Page text:
.....

The beginning of wisdom would require a change in your terminology.  Projects don't grab system resources.  Instead, the copy of BOINC running on your system decides what tasks to start, and the resource allocation mechanisms on your system (pieces of Windows 7 in your case) manage the contention among currently active tasks as to which running task runs on what resource when.

You get some votes in this game.  You decide which projects you sign up for, and on each project, you may be able to specify which particular task types will be downloaded to your system.  At Einstein this is quite fine-grained, managed from your user account page if you are logged into the Einstein web site, under Preferences|project.  

You also convey an intention to BOINC as the relative proportion of your resources each project should get in the long term.  The means it uses to do so are more than a little mysterious.  But if BOINC keeps starting just one flavor, and not another, it might mean it thinks the "favored" project is behind in resource consumption and is trying to get it caught up.  Another complication can be periods in which work of one kind or another is not available.  After such a famine is relieved, the reaction can look unfair.  Another complication can arise if BOINC believes you have deadline trouble.  This leads to jobs believed at risk of failing to meet deadline jumping their place in queue.

.....

Provided data:
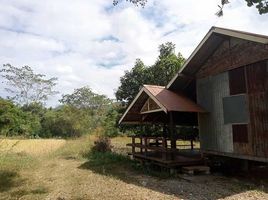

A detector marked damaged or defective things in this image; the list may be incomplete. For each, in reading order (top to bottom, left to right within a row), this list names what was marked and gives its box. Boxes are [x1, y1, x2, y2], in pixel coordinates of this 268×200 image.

rusty metal siding [196, 72, 233, 153]
rusty metal siding [246, 60, 268, 158]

.....

What you will do:
[A] Translate this sentence from the BOINC post into Spanish: "Another complication can be periods in which work of one kind or another is not available."
[B] Reproduce the BOINC post between "The beginning of" and "what resource when.", inclusive.

Task solutions:
[A] Otra complicación pueden ser los períodos en los que no hay trabajo disponible de un tipo u otro.

[B]
The beginning of wisdom would require a change in your terminology.  Projects don't grab system resources.  Instead, the copy of BOINC running on your system decides what tasks to start, and the resource allocation mechanisms on your system (pieces of Windows 7 in your case) manage the contention among currently active tasks as to which running task runs on what resource when.